* _Your tasks_
(a) According to the take-home final post, how many terms from the chosen chapters must be underlined?
(b) Reproduce the take-home final post word for word, everything from "Clearly indicate which" down to "approve another idea.".
(c) Translate this sentence from the take-home final post into Spanish: "After completing the final blog entry below, turn to your textbook."

* _Excerpt provided_
Friday, May 08, 2009

Take-Home Final Due May 15th by 9:30am


After completing the final blog entry below, turn to your textbook. Choose one chapter from our book which you find particularly helpful (NOT THE SHORTEST! Ha ha....) Next, choose two other chapters that you found interesting, or learned something important in, or skipped and can now go back to joyfully.

Clearly indicate which chapters you've selected as MAIN: and SUPPORT:
Create a written piece with a title, demonstrating understanding and using vocabulary from these chapters (underline 10 terms please) and creative ideas. For instance: You could choose the persuasive chapter and then as support, the audience and listening chapters. Then create a screenplay about a student trying to convice her parents to let her go out on a school night--you can use quotations, write dialougue, write a really long poem with ryhming, write the piece as a long 'rap' or song, write a scene from a movie OR post your response on You Tube (give me the url), write a short play, write a journal with daily entries, write a recipe, design a graphic novel, sketch and draw with captions, make a "map" for speaking success--design a board game, write a children's story, or have me approve another idea.

* _Collected data_
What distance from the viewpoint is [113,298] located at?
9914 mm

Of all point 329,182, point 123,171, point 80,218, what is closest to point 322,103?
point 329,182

* _Responses_
(a) 10

(b)
Clearly indicate which chapters you've selected as MAIN: and SUPPORT:
Create a written piece with a title, demonstrating understanding and using vocabulary from these chapters (underline 10 terms please) and creative ideas. For instance: You could choose the persuasive chapter and then as support, the audience and listening chapters. Then create a screenplay about a student trying to convice her parents to let her go out on a school night--you can use quotations, write dialougue, write a really long poem with ryhming, write the piece as a long 'rap' or song, write a scene from a movie OR post your response on You Tube (give me the url), write a short play, write a journal with daily entries, write a recipe, design a graphic novel, sketch and draw with captions, make a "map" for speaking success--design a board game, write a children's story, or have me approve another idea.

(c) Después de completar la última entrada del blog que aparece abajo, pasa a tu libro de texto.